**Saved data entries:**

- - -

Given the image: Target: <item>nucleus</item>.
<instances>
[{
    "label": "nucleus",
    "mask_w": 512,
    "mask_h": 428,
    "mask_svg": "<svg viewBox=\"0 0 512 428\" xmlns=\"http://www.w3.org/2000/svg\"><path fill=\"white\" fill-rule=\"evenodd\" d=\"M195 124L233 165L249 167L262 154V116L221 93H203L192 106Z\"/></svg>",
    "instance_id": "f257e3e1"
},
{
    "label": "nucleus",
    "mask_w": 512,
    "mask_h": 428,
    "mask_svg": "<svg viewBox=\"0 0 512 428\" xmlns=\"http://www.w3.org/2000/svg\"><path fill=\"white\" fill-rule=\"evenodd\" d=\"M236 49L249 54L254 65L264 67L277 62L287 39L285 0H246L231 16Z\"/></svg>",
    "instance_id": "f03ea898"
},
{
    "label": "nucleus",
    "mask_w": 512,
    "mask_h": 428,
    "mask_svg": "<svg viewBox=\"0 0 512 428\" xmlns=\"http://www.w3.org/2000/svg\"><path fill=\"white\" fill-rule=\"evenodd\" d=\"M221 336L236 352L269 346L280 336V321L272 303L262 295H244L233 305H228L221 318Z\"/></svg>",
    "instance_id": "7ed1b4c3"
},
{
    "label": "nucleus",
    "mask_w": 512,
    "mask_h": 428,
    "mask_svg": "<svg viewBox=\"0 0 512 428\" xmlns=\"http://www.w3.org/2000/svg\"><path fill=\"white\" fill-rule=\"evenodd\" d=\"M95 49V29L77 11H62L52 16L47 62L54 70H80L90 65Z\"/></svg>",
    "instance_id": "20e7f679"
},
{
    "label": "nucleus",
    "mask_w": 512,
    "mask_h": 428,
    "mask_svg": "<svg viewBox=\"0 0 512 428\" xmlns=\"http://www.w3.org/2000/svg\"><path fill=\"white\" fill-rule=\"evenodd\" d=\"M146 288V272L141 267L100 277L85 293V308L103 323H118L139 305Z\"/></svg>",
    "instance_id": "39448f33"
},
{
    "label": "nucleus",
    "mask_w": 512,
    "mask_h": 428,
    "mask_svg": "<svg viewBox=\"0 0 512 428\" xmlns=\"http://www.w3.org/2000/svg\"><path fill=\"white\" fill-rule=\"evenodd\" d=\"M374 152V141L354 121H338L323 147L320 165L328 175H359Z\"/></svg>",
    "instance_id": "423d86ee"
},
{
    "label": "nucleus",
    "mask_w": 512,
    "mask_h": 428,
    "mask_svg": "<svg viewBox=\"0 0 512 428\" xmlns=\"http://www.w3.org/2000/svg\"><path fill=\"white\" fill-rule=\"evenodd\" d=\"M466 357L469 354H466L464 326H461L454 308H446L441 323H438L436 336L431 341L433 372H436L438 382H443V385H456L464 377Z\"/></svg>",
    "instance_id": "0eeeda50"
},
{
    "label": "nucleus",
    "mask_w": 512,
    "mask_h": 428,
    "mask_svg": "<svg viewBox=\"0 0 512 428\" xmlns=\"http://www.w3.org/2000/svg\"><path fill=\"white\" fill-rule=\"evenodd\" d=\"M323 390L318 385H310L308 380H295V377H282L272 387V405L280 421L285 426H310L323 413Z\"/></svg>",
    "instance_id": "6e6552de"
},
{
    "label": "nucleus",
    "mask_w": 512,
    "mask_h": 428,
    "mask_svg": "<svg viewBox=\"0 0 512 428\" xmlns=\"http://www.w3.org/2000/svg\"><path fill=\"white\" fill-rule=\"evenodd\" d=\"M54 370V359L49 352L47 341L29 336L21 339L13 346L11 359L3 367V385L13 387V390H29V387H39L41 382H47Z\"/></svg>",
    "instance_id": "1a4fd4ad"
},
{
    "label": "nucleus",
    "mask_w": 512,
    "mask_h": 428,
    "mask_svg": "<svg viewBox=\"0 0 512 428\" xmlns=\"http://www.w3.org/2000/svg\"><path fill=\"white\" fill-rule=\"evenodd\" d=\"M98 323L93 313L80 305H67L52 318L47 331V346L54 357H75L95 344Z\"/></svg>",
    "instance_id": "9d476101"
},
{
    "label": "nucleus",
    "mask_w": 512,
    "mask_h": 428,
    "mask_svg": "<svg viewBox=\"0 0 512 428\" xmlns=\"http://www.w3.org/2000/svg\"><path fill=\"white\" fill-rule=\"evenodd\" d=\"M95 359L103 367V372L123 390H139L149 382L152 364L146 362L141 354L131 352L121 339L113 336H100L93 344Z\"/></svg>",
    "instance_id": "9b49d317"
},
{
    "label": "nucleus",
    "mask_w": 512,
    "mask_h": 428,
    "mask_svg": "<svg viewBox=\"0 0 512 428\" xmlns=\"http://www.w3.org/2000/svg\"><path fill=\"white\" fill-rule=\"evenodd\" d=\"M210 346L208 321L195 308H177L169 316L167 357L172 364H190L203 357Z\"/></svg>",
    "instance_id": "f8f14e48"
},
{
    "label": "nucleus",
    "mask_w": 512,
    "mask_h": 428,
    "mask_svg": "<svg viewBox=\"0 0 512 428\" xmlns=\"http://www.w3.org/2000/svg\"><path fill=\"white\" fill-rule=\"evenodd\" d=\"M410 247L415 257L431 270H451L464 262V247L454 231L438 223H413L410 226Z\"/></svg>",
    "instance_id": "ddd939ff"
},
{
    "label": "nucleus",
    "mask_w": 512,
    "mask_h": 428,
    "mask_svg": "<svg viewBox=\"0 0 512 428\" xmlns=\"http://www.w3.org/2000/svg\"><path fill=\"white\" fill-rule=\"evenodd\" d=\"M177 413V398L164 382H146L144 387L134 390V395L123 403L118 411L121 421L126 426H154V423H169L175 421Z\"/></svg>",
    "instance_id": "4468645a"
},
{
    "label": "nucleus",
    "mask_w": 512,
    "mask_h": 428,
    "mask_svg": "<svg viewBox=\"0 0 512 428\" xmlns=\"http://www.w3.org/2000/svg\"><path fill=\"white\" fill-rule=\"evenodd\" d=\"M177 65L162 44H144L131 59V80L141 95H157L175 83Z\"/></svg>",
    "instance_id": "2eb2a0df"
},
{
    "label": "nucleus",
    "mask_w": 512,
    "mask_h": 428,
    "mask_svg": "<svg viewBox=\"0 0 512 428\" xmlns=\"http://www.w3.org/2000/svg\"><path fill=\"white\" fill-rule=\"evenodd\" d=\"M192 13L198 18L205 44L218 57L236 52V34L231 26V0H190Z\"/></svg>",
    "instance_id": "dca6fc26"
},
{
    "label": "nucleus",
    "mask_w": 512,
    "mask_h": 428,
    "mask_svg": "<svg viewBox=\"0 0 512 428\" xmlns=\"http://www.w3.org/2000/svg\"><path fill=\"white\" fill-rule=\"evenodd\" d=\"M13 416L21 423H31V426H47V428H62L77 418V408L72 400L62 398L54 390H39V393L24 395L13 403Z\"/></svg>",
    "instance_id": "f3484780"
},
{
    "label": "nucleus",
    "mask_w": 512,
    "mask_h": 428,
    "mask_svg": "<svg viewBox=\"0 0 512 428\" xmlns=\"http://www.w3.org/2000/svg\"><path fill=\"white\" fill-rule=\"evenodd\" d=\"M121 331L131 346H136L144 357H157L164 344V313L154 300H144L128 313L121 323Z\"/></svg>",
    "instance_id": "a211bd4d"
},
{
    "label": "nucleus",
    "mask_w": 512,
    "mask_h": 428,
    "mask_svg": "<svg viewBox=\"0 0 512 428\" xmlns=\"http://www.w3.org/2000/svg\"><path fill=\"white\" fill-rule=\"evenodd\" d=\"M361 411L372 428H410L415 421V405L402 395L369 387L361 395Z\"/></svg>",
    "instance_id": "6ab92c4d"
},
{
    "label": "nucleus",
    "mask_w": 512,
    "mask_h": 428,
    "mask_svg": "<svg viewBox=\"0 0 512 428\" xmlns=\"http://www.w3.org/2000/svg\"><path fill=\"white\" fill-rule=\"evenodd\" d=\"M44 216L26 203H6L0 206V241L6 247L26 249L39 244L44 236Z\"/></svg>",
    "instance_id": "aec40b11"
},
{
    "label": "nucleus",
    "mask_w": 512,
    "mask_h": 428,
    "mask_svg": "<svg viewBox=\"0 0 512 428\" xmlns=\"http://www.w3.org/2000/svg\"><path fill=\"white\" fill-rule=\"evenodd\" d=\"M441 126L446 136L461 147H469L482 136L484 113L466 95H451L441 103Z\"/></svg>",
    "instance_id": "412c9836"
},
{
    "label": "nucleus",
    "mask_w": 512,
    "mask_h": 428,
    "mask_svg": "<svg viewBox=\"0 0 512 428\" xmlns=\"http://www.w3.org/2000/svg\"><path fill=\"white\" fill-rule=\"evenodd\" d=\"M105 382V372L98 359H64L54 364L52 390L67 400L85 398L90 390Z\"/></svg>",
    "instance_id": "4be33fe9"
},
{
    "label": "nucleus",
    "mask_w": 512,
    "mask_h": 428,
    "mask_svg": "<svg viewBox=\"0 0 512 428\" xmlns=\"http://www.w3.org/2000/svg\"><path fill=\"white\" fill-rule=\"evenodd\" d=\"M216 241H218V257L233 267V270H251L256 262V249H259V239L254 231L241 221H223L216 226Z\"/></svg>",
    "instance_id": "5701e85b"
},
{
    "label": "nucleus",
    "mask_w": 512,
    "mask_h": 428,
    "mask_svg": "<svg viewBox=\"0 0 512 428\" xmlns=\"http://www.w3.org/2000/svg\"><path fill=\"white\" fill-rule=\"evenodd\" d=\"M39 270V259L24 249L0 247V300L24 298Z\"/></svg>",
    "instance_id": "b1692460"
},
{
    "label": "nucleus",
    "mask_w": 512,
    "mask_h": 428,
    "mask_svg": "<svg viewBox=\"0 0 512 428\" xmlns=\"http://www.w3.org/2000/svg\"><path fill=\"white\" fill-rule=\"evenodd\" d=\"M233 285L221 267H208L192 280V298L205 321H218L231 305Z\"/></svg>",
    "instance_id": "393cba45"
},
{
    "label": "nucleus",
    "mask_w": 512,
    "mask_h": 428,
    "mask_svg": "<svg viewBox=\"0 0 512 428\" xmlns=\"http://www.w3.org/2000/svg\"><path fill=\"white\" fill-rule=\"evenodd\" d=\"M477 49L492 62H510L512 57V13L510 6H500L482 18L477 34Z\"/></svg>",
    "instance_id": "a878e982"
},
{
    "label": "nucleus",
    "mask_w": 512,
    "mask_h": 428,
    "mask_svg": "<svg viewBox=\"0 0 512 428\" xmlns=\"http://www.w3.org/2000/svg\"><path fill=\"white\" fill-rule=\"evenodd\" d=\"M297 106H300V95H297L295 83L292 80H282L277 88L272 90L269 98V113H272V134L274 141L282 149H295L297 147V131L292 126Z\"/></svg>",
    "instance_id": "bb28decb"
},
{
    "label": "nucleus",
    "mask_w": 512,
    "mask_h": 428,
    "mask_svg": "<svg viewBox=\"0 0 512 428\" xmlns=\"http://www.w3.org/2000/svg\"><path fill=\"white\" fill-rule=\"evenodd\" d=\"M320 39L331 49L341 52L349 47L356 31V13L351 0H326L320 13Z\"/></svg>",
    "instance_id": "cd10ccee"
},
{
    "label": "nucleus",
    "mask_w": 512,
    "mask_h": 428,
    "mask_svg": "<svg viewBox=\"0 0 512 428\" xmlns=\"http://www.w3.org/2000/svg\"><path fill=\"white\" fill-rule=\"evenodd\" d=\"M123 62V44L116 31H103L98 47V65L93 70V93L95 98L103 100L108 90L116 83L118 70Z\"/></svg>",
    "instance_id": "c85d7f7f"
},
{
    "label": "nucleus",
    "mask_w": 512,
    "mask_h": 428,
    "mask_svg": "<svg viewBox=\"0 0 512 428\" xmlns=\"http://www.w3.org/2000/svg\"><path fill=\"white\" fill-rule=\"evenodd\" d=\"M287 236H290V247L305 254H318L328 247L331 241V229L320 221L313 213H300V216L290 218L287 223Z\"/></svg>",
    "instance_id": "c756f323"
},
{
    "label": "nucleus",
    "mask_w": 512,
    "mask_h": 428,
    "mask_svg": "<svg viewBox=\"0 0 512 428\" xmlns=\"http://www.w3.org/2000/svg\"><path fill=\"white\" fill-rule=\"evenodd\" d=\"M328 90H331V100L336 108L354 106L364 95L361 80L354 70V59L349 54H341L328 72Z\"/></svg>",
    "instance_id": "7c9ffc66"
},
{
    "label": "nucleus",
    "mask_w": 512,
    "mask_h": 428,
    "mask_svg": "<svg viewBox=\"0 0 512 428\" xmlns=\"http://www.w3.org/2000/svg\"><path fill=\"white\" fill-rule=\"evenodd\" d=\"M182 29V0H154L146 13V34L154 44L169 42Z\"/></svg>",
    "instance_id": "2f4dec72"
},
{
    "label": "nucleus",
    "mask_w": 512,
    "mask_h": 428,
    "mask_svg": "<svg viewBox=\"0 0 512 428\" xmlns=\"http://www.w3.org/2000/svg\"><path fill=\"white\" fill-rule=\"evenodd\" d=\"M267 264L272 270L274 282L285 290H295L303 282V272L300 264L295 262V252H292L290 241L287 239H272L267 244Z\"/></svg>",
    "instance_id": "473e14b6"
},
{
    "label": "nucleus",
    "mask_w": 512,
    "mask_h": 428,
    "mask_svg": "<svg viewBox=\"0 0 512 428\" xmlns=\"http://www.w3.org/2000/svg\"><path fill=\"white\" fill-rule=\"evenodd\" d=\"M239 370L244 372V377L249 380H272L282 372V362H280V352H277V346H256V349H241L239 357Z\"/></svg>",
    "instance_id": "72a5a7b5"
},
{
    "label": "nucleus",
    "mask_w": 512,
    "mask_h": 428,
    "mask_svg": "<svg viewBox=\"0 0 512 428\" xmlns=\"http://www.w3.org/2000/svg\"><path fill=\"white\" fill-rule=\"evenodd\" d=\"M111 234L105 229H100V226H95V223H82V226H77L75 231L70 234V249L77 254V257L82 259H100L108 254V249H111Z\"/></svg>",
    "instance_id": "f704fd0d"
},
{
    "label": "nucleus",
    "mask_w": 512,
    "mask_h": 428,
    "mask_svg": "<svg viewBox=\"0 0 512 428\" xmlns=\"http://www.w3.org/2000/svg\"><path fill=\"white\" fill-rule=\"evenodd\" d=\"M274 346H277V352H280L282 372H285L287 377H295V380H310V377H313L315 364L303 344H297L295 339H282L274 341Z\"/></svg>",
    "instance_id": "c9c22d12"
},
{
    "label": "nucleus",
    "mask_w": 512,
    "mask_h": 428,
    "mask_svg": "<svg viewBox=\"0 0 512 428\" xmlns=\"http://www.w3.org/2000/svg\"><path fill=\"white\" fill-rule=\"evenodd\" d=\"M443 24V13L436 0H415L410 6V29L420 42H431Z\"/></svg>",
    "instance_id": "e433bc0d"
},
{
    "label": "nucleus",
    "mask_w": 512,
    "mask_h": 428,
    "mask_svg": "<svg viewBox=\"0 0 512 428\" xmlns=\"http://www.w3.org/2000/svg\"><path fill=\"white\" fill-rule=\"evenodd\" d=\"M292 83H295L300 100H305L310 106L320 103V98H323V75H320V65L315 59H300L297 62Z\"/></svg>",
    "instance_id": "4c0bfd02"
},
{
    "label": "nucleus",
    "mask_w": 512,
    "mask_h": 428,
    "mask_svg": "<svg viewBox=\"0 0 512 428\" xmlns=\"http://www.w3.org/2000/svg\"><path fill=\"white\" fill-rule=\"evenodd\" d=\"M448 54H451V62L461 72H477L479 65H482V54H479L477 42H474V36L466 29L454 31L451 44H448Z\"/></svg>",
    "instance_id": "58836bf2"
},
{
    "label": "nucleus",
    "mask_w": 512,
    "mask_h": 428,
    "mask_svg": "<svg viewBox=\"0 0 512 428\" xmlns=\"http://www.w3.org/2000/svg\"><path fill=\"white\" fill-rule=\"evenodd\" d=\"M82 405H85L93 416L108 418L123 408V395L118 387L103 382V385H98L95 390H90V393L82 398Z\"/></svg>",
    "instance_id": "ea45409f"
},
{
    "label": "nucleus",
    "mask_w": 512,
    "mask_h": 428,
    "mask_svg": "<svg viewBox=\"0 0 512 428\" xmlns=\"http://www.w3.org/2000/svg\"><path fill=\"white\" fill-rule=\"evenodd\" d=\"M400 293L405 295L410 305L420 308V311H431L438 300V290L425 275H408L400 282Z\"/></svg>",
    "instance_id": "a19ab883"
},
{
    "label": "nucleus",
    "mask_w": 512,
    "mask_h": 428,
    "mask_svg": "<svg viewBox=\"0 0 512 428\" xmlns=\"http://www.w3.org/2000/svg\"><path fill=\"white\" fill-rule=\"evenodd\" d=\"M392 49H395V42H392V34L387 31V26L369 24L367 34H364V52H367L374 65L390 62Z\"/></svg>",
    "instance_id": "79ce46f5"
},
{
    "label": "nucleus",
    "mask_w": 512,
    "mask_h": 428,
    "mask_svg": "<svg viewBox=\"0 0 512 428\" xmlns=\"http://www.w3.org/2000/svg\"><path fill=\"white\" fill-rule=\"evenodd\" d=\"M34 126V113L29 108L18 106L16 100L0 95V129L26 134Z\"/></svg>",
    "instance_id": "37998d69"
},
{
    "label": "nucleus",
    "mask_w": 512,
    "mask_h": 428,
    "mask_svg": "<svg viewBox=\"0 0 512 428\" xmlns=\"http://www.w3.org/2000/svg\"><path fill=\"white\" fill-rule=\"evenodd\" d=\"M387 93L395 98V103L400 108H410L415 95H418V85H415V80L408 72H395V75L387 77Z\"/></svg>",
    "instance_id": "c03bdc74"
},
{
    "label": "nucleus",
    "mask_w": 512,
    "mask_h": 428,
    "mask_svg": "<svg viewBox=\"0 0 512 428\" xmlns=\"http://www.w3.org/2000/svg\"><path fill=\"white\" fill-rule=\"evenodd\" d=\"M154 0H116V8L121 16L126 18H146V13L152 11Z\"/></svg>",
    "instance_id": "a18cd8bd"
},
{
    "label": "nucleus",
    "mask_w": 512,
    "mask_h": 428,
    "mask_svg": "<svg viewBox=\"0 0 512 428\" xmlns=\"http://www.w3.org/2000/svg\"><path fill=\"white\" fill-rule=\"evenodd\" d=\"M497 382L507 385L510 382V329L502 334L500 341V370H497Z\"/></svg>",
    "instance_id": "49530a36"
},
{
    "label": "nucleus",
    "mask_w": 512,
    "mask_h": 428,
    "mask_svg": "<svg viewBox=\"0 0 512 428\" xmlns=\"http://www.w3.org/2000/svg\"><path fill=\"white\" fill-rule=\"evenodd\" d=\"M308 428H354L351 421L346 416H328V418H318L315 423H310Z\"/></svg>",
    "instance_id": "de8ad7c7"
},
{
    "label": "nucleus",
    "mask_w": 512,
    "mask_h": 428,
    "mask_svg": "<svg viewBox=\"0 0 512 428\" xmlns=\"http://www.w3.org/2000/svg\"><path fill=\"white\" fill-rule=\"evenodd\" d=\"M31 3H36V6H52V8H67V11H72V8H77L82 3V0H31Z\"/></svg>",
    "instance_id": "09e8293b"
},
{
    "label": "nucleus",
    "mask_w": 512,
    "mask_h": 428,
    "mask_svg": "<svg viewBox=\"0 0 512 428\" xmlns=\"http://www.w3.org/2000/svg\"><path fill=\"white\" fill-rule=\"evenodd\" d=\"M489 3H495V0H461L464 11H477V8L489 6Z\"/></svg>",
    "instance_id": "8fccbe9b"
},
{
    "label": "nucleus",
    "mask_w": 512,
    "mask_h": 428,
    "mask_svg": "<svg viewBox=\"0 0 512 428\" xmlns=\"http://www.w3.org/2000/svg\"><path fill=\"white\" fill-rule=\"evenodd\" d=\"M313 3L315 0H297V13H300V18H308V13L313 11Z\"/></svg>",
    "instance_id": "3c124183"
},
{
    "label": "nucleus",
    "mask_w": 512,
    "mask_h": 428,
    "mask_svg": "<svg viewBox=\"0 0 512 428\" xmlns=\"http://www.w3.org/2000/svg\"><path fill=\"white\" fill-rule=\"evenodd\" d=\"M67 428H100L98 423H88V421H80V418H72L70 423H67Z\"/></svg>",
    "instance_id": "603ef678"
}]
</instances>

- - -

**Objective:**
Retype the lines without any changes, starting from the first line and stopping after the line that contains "152V141L354 121H338L323 147L320".

**Task answer:**
Given the image: Target: <item>nucleus</item>.
<instances>
[{
    "label": "nucleus",
    "mask_w": 512,
    "mask_h": 428,
    "mask_svg": "<svg viewBox=\"0 0 512 428\" xmlns=\"http://www.w3.org/2000/svg\"><path fill=\"white\" fill-rule=\"evenodd\" d=\"M195 124L233 165L249 167L262 154V116L221 93H203L192 106Z\"/></svg>",
    "instance_id": "f257e3e1"
},
{
    "label": "nucleus",
    "mask_w": 512,
    "mask_h": 428,
    "mask_svg": "<svg viewBox=\"0 0 512 428\" xmlns=\"http://www.w3.org/2000/svg\"><path fill=\"white\" fill-rule=\"evenodd\" d=\"M236 49L249 54L254 65L264 67L277 62L287 39L285 0H246L231 16Z\"/></svg>",
    "instance_id": "f03ea898"
},
{
    "label": "nucleus",
    "mask_w": 512,
    "mask_h": 428,
    "mask_svg": "<svg viewBox=\"0 0 512 428\" xmlns=\"http://www.w3.org/2000/svg\"><path fill=\"white\" fill-rule=\"evenodd\" d=\"M221 336L236 352L269 346L280 336V321L272 303L262 295H244L233 305H228L221 318Z\"/></svg>",
    "instance_id": "7ed1b4c3"
},
{
    "label": "nucleus",
    "mask_w": 512,
    "mask_h": 428,
    "mask_svg": "<svg viewBox=\"0 0 512 428\" xmlns=\"http://www.w3.org/2000/svg\"><path fill=\"white\" fill-rule=\"evenodd\" d=\"M95 49V29L77 11H62L52 16L47 62L54 70H80L90 65Z\"/></svg>",
    "instance_id": "20e7f679"
},
{
    "label": "nucleus",
    "mask_w": 512,
    "mask_h": 428,
    "mask_svg": "<svg viewBox=\"0 0 512 428\" xmlns=\"http://www.w3.org/2000/svg\"><path fill=\"white\" fill-rule=\"evenodd\" d=\"M146 288V272L141 267L100 277L85 293V308L103 323H118L139 305Z\"/></svg>",
    "instance_id": "39448f33"
},
{
    "label": "nucleus",
    "mask_w": 512,
    "mask_h": 428,
    "mask_svg": "<svg viewBox=\"0 0 512 428\" xmlns=\"http://www.w3.org/2000/svg\"><path fill=\"white\" fill-rule=\"evenodd\" d=\"M374 152V141L354 121H338L323 147L320 165L328 175H359Z\"/></svg>",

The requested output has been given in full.